* [SET OF TASKS]
1. Print the hockey article word for word from "With No. 17" to "in the country.".
2. Extract each line of the records that contains the word "woman".

* [TEXT SHOWN]
======
By Eoghan Kelly, News Staff
Coming into games against then-No. 6 Boston University and then-No. 4 Boston College last weekend, the men’s hockey team was poised for glory.
With No. 17 University of North Dakota, No. 19 Lake Superior State University and No. 20 Northern Michigan University all losing at least one of their two games this past weekend, two wins undoubtedly meant that, come Monday morning, the Huskies would be ranked in the United States College Hockey Organization’s Division I Men’s Poll for the first time since early in the 2009-10 season. Even if they had faltered in one of their match-ups, knocking off one top-six opponent would have, at the very least, put the team in the conversation to be named one of the top 20 squads in the country.
Instead, Northeastern dropped both of its contests, a 4-3 implosion to the hands of BU Friday night and a 2-1 heartbreaker to BC Saturday afternoon at Fenway Park, in the final installment of Sun Life’s Frozen Fenway 2012.
Photos from Frozen Fenway 2012 by Dan Pagliaroli (News Staff) and Erica Casacci (News Correspondent)
And the worst part: Both games were ones that the Huskies could have won.
======
* [DATASET ENTRIES]
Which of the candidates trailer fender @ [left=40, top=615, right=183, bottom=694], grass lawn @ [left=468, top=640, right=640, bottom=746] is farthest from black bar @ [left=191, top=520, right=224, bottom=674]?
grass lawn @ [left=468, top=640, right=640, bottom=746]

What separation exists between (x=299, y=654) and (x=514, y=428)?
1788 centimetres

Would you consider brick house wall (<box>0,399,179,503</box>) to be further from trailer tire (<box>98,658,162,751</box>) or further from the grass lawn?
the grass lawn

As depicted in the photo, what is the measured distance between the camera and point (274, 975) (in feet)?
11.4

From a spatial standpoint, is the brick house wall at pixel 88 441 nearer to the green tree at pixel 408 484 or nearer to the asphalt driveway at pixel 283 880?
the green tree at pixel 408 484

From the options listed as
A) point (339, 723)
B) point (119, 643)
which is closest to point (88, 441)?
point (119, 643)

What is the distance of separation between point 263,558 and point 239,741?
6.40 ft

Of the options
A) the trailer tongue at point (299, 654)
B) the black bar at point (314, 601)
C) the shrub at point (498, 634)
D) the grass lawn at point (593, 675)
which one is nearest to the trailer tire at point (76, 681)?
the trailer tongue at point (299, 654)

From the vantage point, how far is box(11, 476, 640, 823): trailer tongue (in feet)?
======
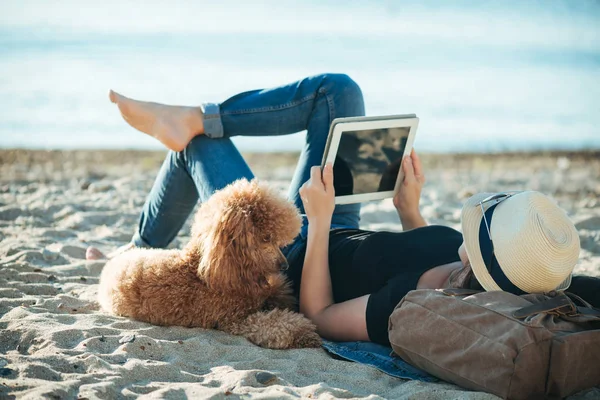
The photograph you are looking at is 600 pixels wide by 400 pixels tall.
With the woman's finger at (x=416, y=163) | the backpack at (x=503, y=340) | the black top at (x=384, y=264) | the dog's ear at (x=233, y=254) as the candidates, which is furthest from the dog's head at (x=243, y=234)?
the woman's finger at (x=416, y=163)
======
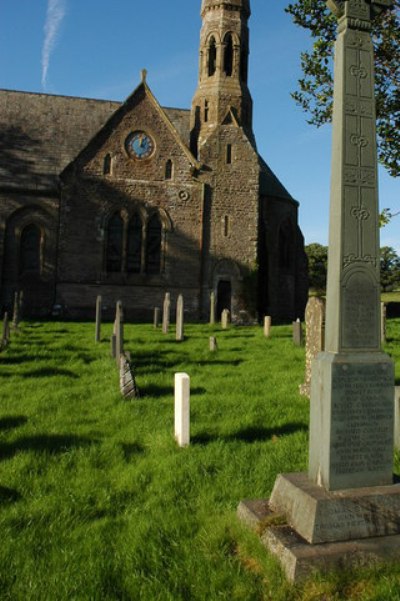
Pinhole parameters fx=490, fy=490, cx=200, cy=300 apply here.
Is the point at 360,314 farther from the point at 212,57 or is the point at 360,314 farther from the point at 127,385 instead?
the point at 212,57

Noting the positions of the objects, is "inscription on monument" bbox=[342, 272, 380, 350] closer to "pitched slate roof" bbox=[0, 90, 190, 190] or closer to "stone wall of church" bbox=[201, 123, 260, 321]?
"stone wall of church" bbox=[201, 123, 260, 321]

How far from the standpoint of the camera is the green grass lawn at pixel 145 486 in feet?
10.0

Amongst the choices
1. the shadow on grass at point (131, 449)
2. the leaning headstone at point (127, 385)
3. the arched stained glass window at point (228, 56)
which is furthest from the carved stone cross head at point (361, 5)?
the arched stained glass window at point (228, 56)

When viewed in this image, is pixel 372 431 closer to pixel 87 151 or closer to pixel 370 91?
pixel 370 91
======
* [COMPLETE ANSWERS]
1.
With No. 17 University of North Dakota, No. 19 Lake Superior State University and No. 20 Northern Michigan University all losing at least one of their two games this past weekend, two wins undoubtedly meant that, come Monday morning, the Huskies would be ranked in the United States College Hockey Organization’s Division I Men’s Poll for the first time since early in the 2009-10 season. Even if they had faltered in one of their match-ups, knocking off one top-six opponent would have, at the very least, put the team in the conversation to be named one of the top 20 squads in the country.

2.
With the woman's finger at (x=416, y=163) | the backpack at (x=503, y=340) | the black top at (x=384, y=264) | the dog's ear at (x=233, y=254) as the candidates, which is furthest from the dog's head at (x=243, y=234)?
the woman's finger at (x=416, y=163)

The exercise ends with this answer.